Ken Griffey Jr. was inducted into the Mariners Hall of Fame at Safeco Field tonight. During the pre-game ceremony, Ichiro’s (non-embeddable) video message played on the big screen — watch it here.

Approaching 4,000

Ichiro is now just 11 hits away from 4,000 in his professional career — that would be 1,278 hits over nine seasons in Japan, plus 2,722 hits in thirteen seasons as an American major leaguer. So far, only Pete Rose, Ty Cobb, and Julio Franco have reached the 4,000-hit milestone.

Pete Rose finished with 4,256 in his major league career, while Ty Cobb ended up with 4,189. Taking international play into consideration, Julio Franco amassed 4,229 hits in his 26-year professional career, spread between Major League Baseball (2,586 hits), Minor League Baseball (618), the Mexican League (316), Japan’s Nippon Professional Baseball (286), the Dominican Winter League (267), and the Korean Baseball Organization (156). As far as I know, nobody else has reached 4,000 professional hits, no matter what league(s) they played in.

Ichiro thinks he can pass them all. With typical understatement, he says in this New York Times article, published Thursday: “If I am able to play in enough games, I think I can do it… But it’s not like that’s the goal, just to get there. I don’t feel like that’s the end. When I do get there, obviously, it will feel good. But it’s not going to be this overwhelming feat that is going to change anything.”

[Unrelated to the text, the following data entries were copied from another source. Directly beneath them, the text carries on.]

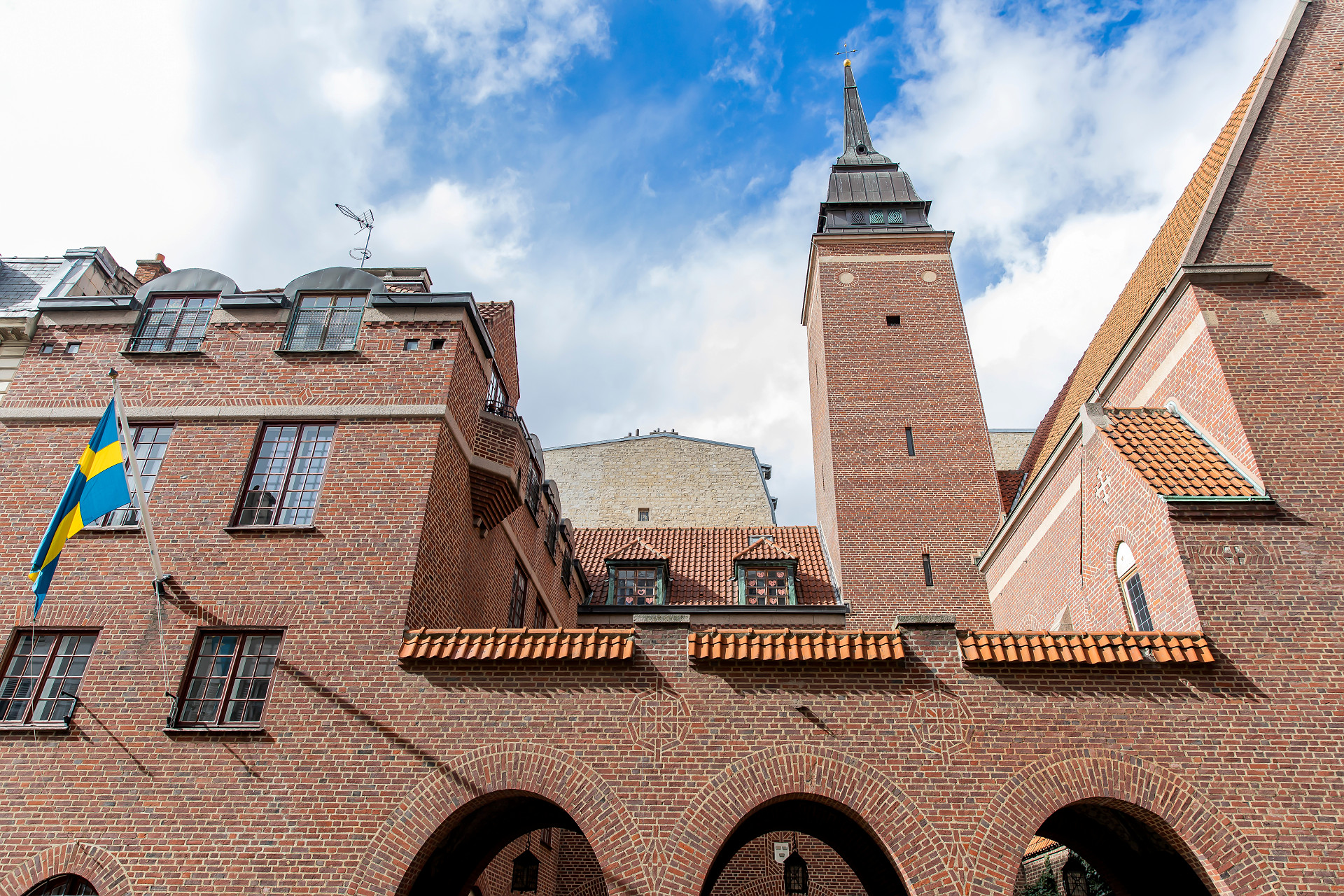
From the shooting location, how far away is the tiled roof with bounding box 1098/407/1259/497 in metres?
12.4

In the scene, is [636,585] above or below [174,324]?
above

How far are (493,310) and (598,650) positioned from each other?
919 cm

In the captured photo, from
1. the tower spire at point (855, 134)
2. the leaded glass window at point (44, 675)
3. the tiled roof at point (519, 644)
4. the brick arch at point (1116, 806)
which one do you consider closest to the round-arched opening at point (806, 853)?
the brick arch at point (1116, 806)

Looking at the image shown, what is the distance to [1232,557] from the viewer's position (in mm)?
11742

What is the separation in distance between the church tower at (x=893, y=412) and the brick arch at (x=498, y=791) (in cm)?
1336

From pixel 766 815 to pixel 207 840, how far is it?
25.6 feet

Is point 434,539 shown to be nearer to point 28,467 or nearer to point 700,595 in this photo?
point 28,467

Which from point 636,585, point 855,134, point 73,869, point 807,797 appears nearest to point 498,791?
point 807,797

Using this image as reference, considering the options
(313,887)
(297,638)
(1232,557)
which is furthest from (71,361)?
(1232,557)

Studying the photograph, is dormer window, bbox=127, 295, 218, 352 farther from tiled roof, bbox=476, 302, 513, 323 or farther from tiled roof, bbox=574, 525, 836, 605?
tiled roof, bbox=574, 525, 836, 605

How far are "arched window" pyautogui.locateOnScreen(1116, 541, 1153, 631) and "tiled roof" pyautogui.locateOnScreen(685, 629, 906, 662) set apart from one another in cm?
487

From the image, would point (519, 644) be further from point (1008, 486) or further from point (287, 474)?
point (1008, 486)

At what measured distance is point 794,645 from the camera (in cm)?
1152

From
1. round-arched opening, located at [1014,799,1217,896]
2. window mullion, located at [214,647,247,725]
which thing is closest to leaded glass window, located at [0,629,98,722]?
window mullion, located at [214,647,247,725]
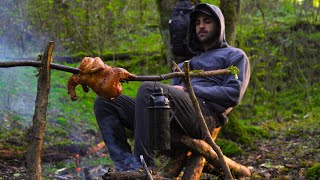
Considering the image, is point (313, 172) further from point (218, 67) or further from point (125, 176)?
point (125, 176)

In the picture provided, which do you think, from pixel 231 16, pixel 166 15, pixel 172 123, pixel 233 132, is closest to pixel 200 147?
pixel 172 123

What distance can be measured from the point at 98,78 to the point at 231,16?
14.4ft

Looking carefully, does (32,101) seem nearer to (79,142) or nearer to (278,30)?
(79,142)

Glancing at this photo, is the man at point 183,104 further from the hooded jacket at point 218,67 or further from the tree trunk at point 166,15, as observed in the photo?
the tree trunk at point 166,15

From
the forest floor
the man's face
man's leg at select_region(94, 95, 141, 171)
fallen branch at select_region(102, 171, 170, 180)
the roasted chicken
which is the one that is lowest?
the forest floor

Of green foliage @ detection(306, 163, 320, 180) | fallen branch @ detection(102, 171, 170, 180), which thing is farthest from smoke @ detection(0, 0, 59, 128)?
green foliage @ detection(306, 163, 320, 180)

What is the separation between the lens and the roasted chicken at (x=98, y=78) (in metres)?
2.70

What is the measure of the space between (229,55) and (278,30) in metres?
6.69

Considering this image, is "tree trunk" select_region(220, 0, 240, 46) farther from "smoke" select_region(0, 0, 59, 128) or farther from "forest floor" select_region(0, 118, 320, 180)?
"smoke" select_region(0, 0, 59, 128)

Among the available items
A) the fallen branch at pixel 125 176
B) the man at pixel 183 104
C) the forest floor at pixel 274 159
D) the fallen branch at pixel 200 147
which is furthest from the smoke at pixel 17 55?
the fallen branch at pixel 125 176

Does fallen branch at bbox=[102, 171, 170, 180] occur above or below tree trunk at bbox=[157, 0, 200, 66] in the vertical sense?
below

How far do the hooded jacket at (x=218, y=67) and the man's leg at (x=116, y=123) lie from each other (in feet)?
2.13

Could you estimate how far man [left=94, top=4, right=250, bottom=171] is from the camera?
12.6ft

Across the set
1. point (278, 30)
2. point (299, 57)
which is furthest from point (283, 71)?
point (278, 30)
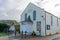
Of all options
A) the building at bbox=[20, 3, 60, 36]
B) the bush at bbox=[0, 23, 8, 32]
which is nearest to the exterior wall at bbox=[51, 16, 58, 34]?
the building at bbox=[20, 3, 60, 36]

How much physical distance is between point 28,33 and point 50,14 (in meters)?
5.62

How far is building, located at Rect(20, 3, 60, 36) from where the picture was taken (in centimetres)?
2993

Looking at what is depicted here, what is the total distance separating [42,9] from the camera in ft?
96.0

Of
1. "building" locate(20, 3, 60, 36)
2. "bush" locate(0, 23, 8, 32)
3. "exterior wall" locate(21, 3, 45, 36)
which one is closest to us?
"exterior wall" locate(21, 3, 45, 36)

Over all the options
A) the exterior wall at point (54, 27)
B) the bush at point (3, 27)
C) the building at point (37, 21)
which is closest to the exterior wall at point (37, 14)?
the building at point (37, 21)

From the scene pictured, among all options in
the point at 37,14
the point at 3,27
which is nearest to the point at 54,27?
the point at 37,14

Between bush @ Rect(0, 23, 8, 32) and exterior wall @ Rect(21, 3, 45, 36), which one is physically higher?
exterior wall @ Rect(21, 3, 45, 36)

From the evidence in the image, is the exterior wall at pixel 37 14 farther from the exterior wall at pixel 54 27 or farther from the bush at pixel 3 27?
the bush at pixel 3 27

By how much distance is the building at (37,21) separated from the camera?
29933 mm

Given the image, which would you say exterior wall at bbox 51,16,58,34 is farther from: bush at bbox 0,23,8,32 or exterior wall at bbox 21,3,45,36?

The same article makes some projections:

To match Rose’s total, Suzuki will need 2,978 hits in the majors. At that point, he would need just 22 more to become the 29th player to reach 3,000 hits strictly in the United States… This season, Suzuki has 105 hits in 405 plate appearances, batting .278. Suzuki, who is signed through next season, is on pace to finish with 151 hits this year. If he winds up with 140 hits this year and 140 again next year, he will have 4,164 total hits and will be within striking distance of Rose’s mark in 2015.

I have plans to see the Ichiro and the Yankees in Toronto on August 26, 27, and 28. Though I’d love to see him hit number 4,000, he’ll probably get there beforehand.

Ichiroach & Me

Though I vowed never to speak of Ichiroach again, I gotta mention that I met him at tonight’s Northwest League All-Star Game.

He’s even creepier in person insect.

Not Sure What Was More Stunning Tonight…


Ichiro’s walk-off homer…


Or his shaved head?


Postgame interview:

Ichiro’s Return to Seattle, Part 3

Dan Levine / European Pressphoto Agency

Dan Levine / European Pressphoto Agency

A few more images from Ichiro’s weekend series back in Seattle. Above, yesterday’s game-winning run; below, how it appeared on the front page of the New York Post


That run made up for this boner…


Here he is on Safeco’s brand-new, biggest-in-the-majors scoreboard…


I took the picture through my binoculars from maybe 500 feet away.